Powtarzam proces "przygotowań" w tym roku. Data startu jutro. Środa Poielcowa, to dobry moment na zasypanie czajnika popiołem. Pierwotny plan, by datą zwrotną był Sylwester nie zagrał, bo zaliczyłem klika wizyt "pre-parapetowych":)
Zdarzało mi się kilkukrotnie pościć do Wielkiej Soboty i zawsze wychodziło mi to na zdrowie. Dieta wielkanocna (tak ją nazywam) to praktycznie same warzywa i wybrane owoce (np. grapefruity ręcznie wyciskane;) ) z małym dodatkiem tłuszczu. Własnego mam aż nadto i ten będzie energetycznie bilansował zagadnienie. Po Wielkiej Sobocie powoli przejdę na dietę ketogeniczną, która nie wymaga aż takiej dyscypliny jak ta wielkanocna. Ta ostatnia, to taka kara za grzechy:)
No i fizyka... Bez niej wszystko to o kant zadka potłuc. Wracam do biegania, gimnastyki itp. Na studiach "fizycznych" (AWF) spędziłem ponad 10 lat więc potrafię to sobie jakoś spójnie poukładać.
Za dwa lata licznik pokaże 60 i nie powiem, chciałbym (jak trzy lata temu) doprowadzić się do takiej sprawności fizycznej ale podnieść "gimnastyczny" poziom.

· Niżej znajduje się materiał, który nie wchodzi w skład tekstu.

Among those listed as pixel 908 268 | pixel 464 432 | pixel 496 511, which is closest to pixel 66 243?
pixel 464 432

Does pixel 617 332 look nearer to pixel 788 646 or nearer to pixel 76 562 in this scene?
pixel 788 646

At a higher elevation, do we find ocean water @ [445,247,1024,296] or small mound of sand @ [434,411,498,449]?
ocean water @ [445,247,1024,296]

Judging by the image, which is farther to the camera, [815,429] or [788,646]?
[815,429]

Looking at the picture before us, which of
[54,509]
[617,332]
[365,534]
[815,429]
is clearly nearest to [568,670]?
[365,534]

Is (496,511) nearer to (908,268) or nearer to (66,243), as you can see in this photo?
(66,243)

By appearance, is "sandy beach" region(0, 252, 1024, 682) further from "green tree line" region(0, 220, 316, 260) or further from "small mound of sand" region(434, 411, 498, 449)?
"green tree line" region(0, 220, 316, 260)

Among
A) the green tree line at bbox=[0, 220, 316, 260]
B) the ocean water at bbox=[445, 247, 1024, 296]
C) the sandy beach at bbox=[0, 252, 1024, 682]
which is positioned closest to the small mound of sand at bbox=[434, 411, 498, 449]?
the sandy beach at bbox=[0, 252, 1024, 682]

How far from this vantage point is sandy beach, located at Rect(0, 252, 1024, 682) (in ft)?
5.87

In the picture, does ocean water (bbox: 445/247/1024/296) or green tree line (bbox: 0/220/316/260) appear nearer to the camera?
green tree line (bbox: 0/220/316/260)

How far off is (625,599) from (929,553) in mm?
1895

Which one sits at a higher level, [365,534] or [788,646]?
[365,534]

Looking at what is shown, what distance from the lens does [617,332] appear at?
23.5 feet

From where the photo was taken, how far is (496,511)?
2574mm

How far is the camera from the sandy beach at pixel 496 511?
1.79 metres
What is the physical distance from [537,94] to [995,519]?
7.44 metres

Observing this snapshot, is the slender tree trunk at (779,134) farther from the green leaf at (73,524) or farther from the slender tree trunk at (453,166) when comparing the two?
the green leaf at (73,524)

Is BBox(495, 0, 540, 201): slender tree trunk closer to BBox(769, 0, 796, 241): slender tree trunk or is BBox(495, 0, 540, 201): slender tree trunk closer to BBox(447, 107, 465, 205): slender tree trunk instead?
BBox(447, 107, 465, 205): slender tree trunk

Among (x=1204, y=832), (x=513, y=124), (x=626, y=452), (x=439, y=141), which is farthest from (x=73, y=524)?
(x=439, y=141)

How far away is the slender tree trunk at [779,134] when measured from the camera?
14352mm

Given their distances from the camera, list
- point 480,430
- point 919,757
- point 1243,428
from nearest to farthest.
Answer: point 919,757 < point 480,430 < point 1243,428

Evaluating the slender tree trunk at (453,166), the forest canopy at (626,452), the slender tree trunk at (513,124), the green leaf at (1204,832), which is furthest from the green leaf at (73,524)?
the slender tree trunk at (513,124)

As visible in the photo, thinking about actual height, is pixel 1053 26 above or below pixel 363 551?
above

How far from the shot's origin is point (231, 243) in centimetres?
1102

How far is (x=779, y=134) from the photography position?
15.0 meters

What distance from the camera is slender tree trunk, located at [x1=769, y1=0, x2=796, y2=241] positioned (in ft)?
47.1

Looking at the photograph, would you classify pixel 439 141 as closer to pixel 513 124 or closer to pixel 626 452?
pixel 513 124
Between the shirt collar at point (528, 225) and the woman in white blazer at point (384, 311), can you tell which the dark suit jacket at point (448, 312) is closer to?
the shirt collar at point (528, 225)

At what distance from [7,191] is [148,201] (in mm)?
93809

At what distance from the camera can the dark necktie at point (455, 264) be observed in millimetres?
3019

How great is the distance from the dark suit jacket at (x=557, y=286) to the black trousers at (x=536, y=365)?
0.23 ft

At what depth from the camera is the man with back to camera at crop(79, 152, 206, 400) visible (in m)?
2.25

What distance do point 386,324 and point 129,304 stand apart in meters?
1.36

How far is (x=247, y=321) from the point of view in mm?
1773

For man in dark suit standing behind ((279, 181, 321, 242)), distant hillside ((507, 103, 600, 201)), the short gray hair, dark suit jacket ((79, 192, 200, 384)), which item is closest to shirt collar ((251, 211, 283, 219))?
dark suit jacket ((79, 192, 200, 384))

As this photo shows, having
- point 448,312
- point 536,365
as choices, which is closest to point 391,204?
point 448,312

Przynajmniej do tego z lat "czterdziestych", kiedy czasami mój nastoletni wtedy syn podpuszczał mnie - widząc młodzież okupującą plażowy drążek:)
- Tata, strzel kołowrotek!
Kiedyś w Chorwacji kilku mocno zbudowanych lokalesów kaleczyło ten gimnastyczny instrument na tyle, że podpuścić się dałem. Upał był straszny i podchodząc do drążka już sapałem. Młodzi adepci kulturystyki z kpiącym uśmiechem ustąpili miejsca. Rozbujałem troszku nóżki i... musiałem zeskoczyć, bo dłonie zbyt spocone. No to chłopcy w śmiech, bo f-cznie wyglądałem na tym drążku jak wore z lnu wypełniony sianem:)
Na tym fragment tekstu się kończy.